* Supplied material *
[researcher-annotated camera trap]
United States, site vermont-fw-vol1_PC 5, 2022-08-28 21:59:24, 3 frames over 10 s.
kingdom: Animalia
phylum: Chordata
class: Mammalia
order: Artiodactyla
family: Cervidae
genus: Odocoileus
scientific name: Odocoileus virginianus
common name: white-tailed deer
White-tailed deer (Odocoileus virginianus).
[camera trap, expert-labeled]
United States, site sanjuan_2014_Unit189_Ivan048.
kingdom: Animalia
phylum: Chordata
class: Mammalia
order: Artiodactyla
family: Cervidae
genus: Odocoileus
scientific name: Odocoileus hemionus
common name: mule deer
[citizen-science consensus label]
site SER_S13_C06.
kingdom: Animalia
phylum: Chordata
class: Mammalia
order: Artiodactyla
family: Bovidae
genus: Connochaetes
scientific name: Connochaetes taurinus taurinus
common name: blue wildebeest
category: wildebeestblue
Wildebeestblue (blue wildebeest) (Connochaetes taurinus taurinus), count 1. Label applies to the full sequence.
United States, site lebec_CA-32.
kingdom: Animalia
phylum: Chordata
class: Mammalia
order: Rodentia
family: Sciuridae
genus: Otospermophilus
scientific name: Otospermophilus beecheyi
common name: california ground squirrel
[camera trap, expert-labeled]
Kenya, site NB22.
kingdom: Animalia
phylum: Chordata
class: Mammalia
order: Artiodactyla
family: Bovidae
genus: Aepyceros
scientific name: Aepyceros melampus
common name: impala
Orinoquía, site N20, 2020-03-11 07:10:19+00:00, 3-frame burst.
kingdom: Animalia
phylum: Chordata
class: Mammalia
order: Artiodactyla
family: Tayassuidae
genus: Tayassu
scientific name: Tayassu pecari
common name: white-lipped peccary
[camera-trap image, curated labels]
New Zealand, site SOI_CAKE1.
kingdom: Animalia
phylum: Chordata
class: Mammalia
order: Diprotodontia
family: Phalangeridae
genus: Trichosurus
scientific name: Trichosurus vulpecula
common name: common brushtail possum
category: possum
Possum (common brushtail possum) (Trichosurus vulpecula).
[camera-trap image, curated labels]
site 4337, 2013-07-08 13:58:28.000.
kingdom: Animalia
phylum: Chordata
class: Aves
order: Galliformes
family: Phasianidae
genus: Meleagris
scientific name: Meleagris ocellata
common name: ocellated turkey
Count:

* Directions *
Gather each line in the entries above where the string "family" is found.

* Problem solution *
family: Cervidae
family: Cervidae
family: Bovidae
family: Sciuridae
family: Bovidae
family: Tayassuidae
family: Phalangeridae
family: Phasianidae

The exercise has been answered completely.